Objective
Recast every line of the records below as a numbered list, skipping the blank lines.

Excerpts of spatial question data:
——————

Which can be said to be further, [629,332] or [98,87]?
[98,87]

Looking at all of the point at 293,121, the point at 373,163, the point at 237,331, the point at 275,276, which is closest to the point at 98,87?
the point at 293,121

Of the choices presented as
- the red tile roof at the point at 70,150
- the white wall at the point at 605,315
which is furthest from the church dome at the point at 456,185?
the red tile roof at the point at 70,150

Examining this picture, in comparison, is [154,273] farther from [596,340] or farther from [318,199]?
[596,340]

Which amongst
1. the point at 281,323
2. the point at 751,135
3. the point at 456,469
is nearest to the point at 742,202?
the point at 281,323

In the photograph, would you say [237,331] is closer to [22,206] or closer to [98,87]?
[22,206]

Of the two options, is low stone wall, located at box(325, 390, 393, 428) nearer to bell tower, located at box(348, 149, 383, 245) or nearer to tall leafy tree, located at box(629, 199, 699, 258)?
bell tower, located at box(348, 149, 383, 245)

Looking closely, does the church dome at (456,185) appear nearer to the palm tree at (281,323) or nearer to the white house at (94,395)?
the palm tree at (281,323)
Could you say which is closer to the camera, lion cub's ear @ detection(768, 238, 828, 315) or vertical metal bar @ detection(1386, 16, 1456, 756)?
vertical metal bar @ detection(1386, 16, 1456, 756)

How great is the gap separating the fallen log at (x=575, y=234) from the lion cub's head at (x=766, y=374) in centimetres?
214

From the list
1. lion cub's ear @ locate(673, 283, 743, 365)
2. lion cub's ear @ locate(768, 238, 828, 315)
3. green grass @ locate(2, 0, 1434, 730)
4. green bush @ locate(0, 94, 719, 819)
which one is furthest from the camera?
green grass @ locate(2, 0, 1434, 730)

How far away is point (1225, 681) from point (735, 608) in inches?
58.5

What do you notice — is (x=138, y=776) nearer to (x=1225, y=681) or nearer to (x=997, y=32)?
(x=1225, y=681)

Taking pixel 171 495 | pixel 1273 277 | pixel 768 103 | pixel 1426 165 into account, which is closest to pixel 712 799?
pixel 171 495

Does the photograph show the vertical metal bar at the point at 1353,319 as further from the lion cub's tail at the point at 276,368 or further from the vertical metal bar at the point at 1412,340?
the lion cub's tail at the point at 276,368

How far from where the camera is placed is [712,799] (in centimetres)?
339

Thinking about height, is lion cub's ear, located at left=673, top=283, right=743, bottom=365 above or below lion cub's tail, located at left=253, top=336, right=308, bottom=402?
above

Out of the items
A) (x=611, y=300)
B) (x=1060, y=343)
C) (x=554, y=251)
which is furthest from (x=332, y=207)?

——————

Written answer
1. Which can be said to be further, [629,332] or [98,87]?
2. [98,87]
3. Looking at all of the point at 293,121, the point at 373,163, the point at 237,331, the point at 275,276, which is closest to the point at 98,87?
4. the point at 293,121
5. Of the choices presented as
6. - the red tile roof at the point at 70,150
7. - the white wall at the point at 605,315
8. which is furthest from the church dome at the point at 456,185?
9. the red tile roof at the point at 70,150
10. Examining this picture, in comparison, is [154,273] farther from [596,340] or farther from [318,199]?
11. [596,340]
12. Which amongst
13. 1. the point at 281,323
14. 2. the point at 751,135
15. 3. the point at 456,469
16. is nearest to the point at 742,202?
17. the point at 281,323
18. In the photograph, would you say [237,331] is closer to [22,206] or closer to [98,87]?
19. [22,206]
20. Of the two options, is low stone wall, located at box(325, 390, 393, 428) nearer to bell tower, located at box(348, 149, 383, 245) or nearer to tall leafy tree, located at box(629, 199, 699, 258)?
21. bell tower, located at box(348, 149, 383, 245)
22. Looking closely, does the church dome at (456,185) appear nearer to the palm tree at (281,323) or nearer to the white house at (94,395)?
23. the palm tree at (281,323)
24. Could you say which is closer to the camera, lion cub's ear @ detection(768, 238, 828, 315) or vertical metal bar @ detection(1386, 16, 1456, 756)?
25. vertical metal bar @ detection(1386, 16, 1456, 756)
26. How great is the gap separating the fallen log at (x=575, y=234) from the lion cub's head at (x=766, y=374) in centimetres?
27. 214
28. From the list
29. 1. lion cub's ear @ locate(673, 283, 743, 365)
30. 2. lion cub's ear @ locate(768, 238, 828, 315)
31. 3. green grass @ locate(2, 0, 1434, 730)
32. 4. green bush @ locate(0, 94, 719, 819)
33. which one is furthest from the camera?
34. green grass @ locate(2, 0, 1434, 730)
35. How far away is point (1225, 681) from point (735, 608) in inches?
36. 58.5
37. What do you notice — is (x=138, y=776) nearer to (x=1225, y=681) or nearer to (x=997, y=32)?
38. (x=1225, y=681)
39. Taking pixel 171 495 | pixel 1273 277 | pixel 768 103 | pixel 1426 165 into account, which is closest to pixel 712 799?
40. pixel 171 495
41. Does the photograph show the vertical metal bar at the point at 1353,319 as further from the lion cub's tail at the point at 276,368 or further from the vertical metal bar at the point at 1412,340?
42. the lion cub's tail at the point at 276,368
43. How far from where the camera is placed is [712,799] (in centimetres)?
44. 339
45. Thinking about height, is lion cub's ear, located at left=673, top=283, right=743, bottom=365 above or below lion cub's tail, located at left=253, top=336, right=308, bottom=402?
46. above
47. Out of the items
48. A) (x=611, y=300)
49. B) (x=1060, y=343)
50. C) (x=554, y=251)
51. which is furthest from (x=332, y=207)?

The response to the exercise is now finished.